GithubHelp home page GithubHelp logo

caatinga's Introduction

Mapping methodology of Land Used Land Cover mapping of 35 years on project Mapbiomas/ Biome Caatinga

In this repository we share a set of scripts that were used for the construction of the use and coverage maps of the Caatinga biome in the 5.0 collection of the Mapbiomas project. The Maps were created from the Mapbiomas mosaics. Each mosaic corresponding to a year within the 1985-2019 series was trimmed by the limits of Hydrographic Basins of Brazil at level 2, figure 1. Some hydrographic basins were raised to level 3 in order to facilitate the Google Earth Engine api calculations.

Figure 1: Limits of hydrographic basins, mosaics, and one of the maps in collection 5.

The classes produced in this work correspond to level 3, available in:

https://mapbiomas.org/codigos-de-legenda?cama_set_language=pt-BR

Table 1: Legend of the classified classes.

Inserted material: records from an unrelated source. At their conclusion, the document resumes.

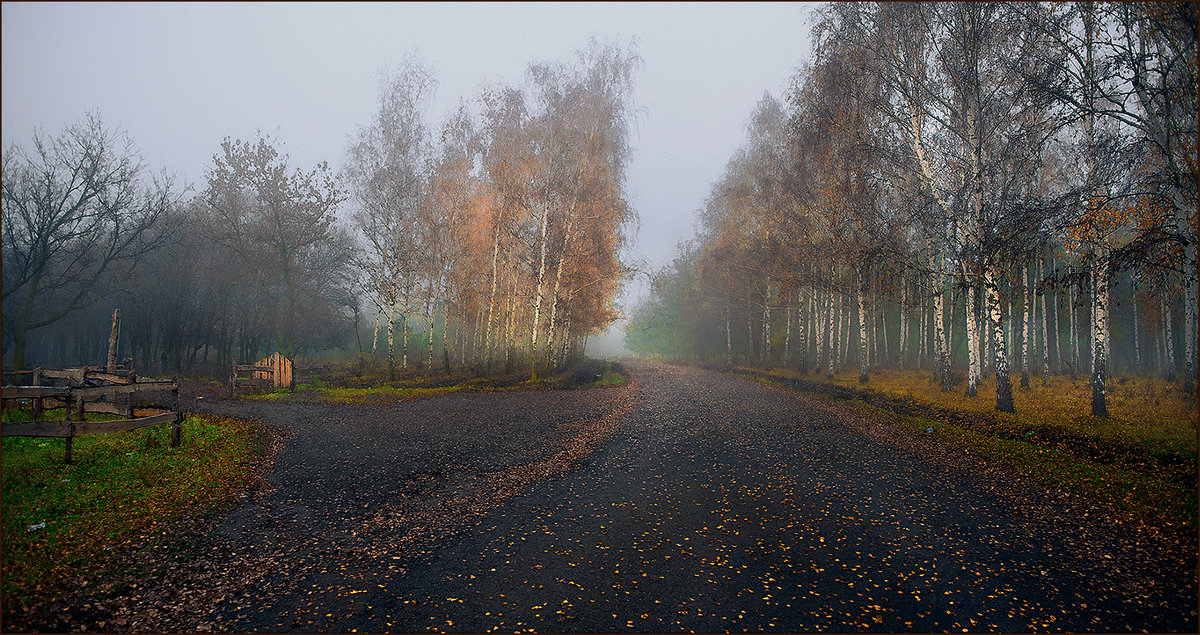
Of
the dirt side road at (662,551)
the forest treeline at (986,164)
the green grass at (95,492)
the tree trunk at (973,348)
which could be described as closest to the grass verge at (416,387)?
the green grass at (95,492)

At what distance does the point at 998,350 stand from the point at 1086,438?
170 inches

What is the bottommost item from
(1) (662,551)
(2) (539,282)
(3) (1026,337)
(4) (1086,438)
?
(1) (662,551)

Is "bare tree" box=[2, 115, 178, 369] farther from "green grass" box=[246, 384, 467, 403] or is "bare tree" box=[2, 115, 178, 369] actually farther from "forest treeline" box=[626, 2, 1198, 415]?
"forest treeline" box=[626, 2, 1198, 415]

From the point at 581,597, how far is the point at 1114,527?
731 cm

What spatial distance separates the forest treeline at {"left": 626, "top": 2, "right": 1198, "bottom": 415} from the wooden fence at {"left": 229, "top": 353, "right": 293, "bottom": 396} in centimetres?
2630

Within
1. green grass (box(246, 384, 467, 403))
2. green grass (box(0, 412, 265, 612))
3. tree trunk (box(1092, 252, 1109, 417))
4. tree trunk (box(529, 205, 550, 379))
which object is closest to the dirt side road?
green grass (box(0, 412, 265, 612))

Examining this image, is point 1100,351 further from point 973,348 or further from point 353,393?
point 353,393

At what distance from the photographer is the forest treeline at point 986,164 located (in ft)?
31.9

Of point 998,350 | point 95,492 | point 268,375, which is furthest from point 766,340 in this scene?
point 95,492

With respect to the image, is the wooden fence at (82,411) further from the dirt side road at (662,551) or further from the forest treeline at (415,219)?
the forest treeline at (415,219)

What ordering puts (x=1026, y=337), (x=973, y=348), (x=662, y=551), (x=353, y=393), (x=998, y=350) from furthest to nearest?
(x=1026, y=337), (x=353, y=393), (x=973, y=348), (x=998, y=350), (x=662, y=551)

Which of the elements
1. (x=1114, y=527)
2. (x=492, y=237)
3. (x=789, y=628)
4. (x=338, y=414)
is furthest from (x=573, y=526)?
(x=492, y=237)

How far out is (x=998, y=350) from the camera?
1396cm

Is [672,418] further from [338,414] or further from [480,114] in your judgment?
[480,114]
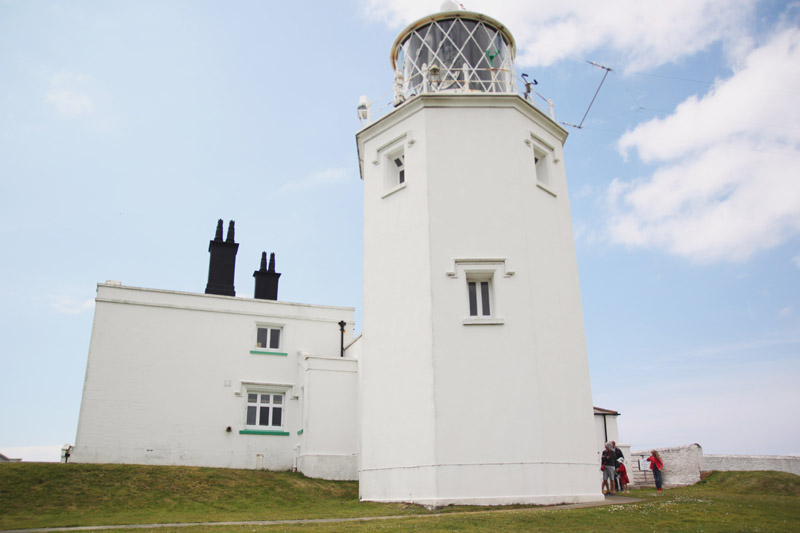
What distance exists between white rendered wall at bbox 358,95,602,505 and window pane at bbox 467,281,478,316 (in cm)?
39

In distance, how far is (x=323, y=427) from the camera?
20.8 metres

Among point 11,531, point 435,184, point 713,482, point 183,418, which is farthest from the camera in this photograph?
point 183,418

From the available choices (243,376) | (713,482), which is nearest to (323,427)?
(243,376)

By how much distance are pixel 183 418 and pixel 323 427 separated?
15.7ft

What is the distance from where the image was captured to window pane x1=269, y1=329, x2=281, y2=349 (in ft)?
75.9

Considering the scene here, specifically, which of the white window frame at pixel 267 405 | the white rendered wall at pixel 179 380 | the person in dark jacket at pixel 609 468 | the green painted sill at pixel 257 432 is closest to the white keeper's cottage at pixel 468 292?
the person in dark jacket at pixel 609 468

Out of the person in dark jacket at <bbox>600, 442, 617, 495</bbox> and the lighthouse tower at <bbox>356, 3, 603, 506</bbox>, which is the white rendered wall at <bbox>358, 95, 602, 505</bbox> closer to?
the lighthouse tower at <bbox>356, 3, 603, 506</bbox>

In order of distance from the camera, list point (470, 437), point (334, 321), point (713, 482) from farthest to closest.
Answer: point (334, 321), point (713, 482), point (470, 437)

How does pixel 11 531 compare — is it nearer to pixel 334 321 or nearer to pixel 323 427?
pixel 323 427

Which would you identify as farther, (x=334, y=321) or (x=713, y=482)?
(x=334, y=321)

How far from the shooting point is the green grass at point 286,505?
30.2ft

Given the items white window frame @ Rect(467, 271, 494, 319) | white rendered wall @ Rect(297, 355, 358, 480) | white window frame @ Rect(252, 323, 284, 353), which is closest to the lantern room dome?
white window frame @ Rect(467, 271, 494, 319)

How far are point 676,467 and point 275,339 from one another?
14997 mm

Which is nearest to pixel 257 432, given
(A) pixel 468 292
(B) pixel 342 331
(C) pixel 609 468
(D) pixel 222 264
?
(B) pixel 342 331
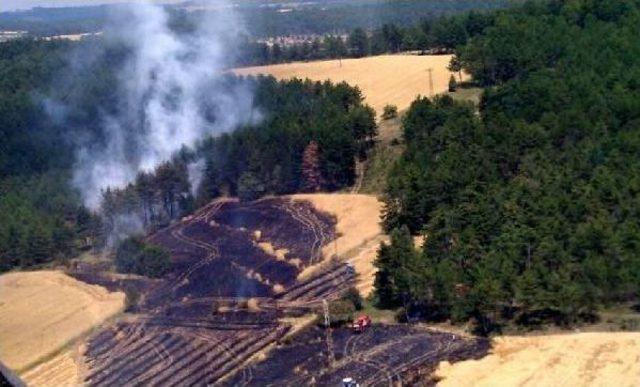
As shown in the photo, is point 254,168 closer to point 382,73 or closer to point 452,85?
point 452,85

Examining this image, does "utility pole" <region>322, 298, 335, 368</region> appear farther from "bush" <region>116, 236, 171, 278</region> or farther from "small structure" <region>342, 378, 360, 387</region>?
"bush" <region>116, 236, 171, 278</region>

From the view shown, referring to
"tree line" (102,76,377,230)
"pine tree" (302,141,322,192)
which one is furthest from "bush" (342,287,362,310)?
"pine tree" (302,141,322,192)

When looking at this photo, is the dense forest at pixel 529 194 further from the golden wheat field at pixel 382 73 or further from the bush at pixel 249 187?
the golden wheat field at pixel 382 73

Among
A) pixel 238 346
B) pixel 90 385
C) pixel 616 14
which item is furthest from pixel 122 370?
pixel 616 14

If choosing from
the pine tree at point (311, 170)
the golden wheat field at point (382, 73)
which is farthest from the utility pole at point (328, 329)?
the golden wheat field at point (382, 73)

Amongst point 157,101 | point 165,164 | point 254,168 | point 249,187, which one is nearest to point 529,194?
point 249,187
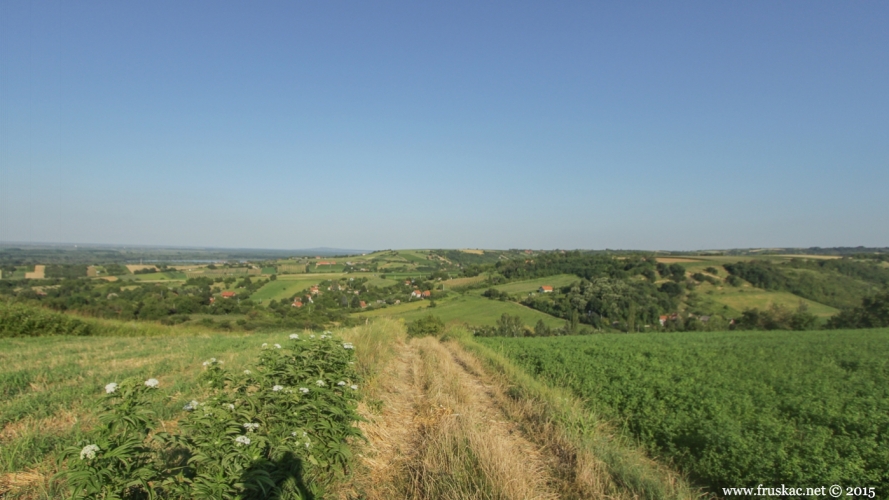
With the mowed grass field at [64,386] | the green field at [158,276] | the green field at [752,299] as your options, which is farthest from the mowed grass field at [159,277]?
the green field at [752,299]

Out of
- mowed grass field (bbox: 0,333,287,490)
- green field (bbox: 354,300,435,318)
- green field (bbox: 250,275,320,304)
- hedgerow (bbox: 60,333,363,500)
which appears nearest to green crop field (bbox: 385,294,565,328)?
green field (bbox: 354,300,435,318)

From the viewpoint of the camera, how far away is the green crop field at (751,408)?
4219 millimetres

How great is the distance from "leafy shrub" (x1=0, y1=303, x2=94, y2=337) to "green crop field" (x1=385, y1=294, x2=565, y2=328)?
21.0 meters

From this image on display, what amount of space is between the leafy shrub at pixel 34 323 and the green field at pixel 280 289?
20808mm

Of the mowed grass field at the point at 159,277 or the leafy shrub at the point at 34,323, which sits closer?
the leafy shrub at the point at 34,323

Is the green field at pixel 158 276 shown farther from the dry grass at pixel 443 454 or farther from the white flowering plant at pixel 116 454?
the white flowering plant at pixel 116 454

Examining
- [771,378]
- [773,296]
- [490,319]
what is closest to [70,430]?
[771,378]

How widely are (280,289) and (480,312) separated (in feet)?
76.0

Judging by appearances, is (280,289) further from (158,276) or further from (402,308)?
(158,276)

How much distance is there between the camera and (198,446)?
2529mm

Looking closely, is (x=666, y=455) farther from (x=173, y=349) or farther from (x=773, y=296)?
(x=773, y=296)

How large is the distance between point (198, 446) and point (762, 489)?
5.38 meters

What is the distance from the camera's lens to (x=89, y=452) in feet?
6.39

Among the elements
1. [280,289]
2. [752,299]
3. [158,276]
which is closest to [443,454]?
[280,289]
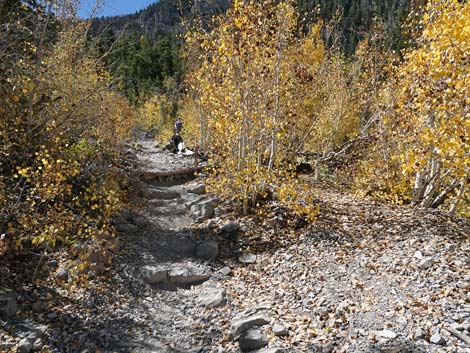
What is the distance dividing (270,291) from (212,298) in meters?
0.96

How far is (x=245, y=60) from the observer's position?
756 cm

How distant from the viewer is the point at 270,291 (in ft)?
19.2

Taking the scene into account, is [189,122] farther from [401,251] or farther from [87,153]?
[401,251]

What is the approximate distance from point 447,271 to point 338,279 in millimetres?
1507

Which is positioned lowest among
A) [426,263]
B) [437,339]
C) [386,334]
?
[386,334]

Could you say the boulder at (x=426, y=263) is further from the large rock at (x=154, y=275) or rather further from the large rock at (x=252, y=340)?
the large rock at (x=154, y=275)

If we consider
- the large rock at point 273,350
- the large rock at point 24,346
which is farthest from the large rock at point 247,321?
the large rock at point 24,346

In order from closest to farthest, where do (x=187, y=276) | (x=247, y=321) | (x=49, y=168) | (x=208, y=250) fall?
(x=247, y=321) < (x=49, y=168) < (x=187, y=276) < (x=208, y=250)

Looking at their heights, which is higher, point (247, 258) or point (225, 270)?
point (247, 258)

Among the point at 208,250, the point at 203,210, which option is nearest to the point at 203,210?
the point at 203,210

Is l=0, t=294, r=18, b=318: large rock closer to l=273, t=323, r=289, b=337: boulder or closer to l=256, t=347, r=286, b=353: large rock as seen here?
l=256, t=347, r=286, b=353: large rock

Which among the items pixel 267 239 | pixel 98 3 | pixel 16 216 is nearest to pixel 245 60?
pixel 98 3

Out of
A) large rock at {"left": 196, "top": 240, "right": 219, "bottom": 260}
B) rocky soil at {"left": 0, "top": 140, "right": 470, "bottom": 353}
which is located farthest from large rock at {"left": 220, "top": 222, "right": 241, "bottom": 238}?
large rock at {"left": 196, "top": 240, "right": 219, "bottom": 260}

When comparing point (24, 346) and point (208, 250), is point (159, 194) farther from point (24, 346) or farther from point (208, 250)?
point (24, 346)
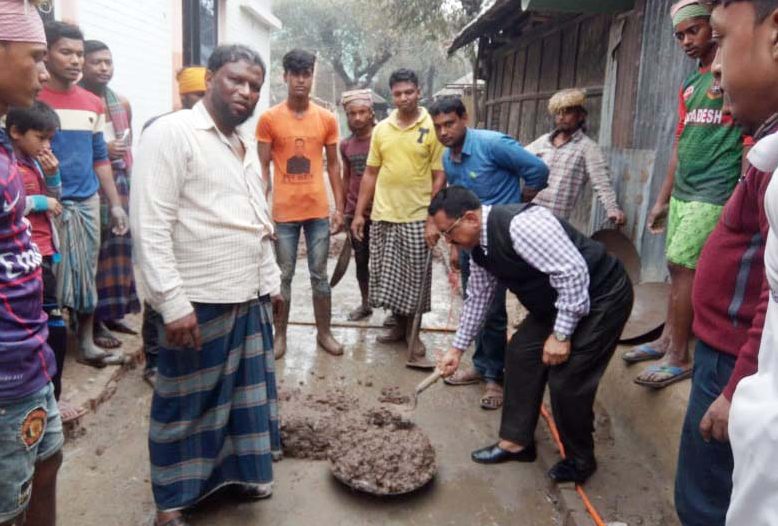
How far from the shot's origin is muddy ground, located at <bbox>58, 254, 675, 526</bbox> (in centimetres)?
293

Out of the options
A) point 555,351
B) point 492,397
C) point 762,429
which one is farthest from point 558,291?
point 762,429

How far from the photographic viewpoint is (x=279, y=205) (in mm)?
4691

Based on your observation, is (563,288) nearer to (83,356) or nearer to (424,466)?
(424,466)

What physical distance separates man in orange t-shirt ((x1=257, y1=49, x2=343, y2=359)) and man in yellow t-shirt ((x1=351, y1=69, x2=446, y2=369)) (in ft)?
1.31

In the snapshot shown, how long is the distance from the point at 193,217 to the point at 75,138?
6.35 ft

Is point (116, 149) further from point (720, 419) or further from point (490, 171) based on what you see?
point (720, 419)

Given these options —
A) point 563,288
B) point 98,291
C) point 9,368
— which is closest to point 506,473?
point 563,288

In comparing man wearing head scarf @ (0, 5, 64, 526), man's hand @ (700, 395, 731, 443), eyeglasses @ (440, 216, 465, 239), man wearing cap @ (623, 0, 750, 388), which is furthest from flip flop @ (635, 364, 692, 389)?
man wearing head scarf @ (0, 5, 64, 526)

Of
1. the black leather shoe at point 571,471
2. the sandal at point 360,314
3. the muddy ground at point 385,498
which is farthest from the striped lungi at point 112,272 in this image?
the black leather shoe at point 571,471

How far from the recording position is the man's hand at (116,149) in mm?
4559

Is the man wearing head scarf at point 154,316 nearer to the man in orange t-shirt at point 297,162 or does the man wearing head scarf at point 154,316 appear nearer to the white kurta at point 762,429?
the man in orange t-shirt at point 297,162

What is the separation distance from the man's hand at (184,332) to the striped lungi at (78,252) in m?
1.78

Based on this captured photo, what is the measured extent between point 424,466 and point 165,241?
1672 mm

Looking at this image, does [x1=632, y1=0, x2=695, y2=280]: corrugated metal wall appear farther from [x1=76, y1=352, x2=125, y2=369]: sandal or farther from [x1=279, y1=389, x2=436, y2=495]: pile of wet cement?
[x1=76, y1=352, x2=125, y2=369]: sandal
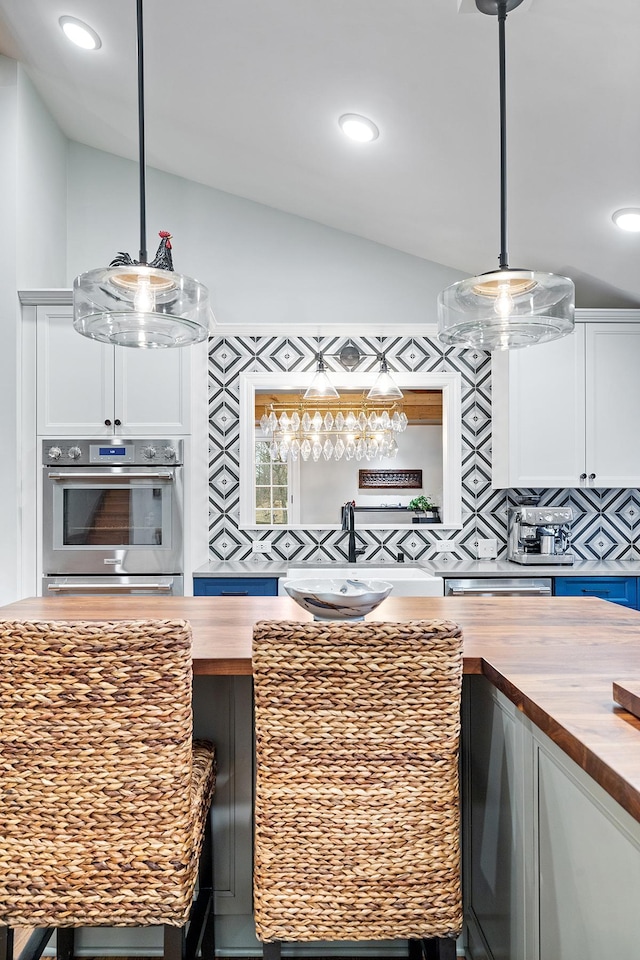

The flow of the mapping process is explained in figure 2 below:

Figure 2: Classification process of Mapbiomas current collection (1985-2019) in the Caatinga Biome.

SUMMARY

  • -- collection of training samples
  • -- Parameter analysis for Random Forest
  • -- Classification of Images Collection with Random Forest
  • -- Validation of Results

Random Forest mapping for large volumes of data

  • The collection of training samples is divided into 3 important parts:
    • selection of ROIs
    • removal of puntos outliers

Reference samples for classification are collected from the map series in the most recent collection of Mapbiomas. To collect points with a certain level of veracity confidence per map year, a layer of stable pixels with 5 years of maps is created. Two years before the year under study and two years later. The window in time can be enlarged or reduced to 3, but it always matters. For this, modify the input parameters in the dictionary stop in the script pontos_SemBalanceamento.py.

param = {
   'bioma': ["CAATINGA",'CERRADO','MATAATLANTICA'],
   'asset_bacias': 'users/diegocosta/baciasRecticadaCaatinga',
   'asset_IBGE': 'users/SEEGMapBiomas/bioma_1milhao_uf2015_250mil_IBGE_geo_v4_revisao_pampa_lagoas',  
   'outAsset': 'projects/mapbiomas-workspace/AMOSTRAS/col5/CAATINGA/ROIsXBaciasBalv2/',
   'assetMapbiomasP': 'projects/mapbiomas-workspace/public/collection4_1/mapbiomas_collection41_integration_v1',
   'asset_Mosaic': 'projects/mapbiomas-workspace/MOSAICOS/workspace-c3',
   'classMapB': [3,4,5,9,12,13,15,18,19,20,21,22,23,24,25,26,29,30,31,32,33],
   'classNew':  [3,4,3,3,12,12,21,21,21,21,21,22,22,22,22,33,29,22,33,12,33],
   'janela': 5,
   'escala': 30,
}

Modify the file that records the collected basins: arqFeitos = open("registros/lsBaciasROIsfeitasBalanceadas.txt", 'r')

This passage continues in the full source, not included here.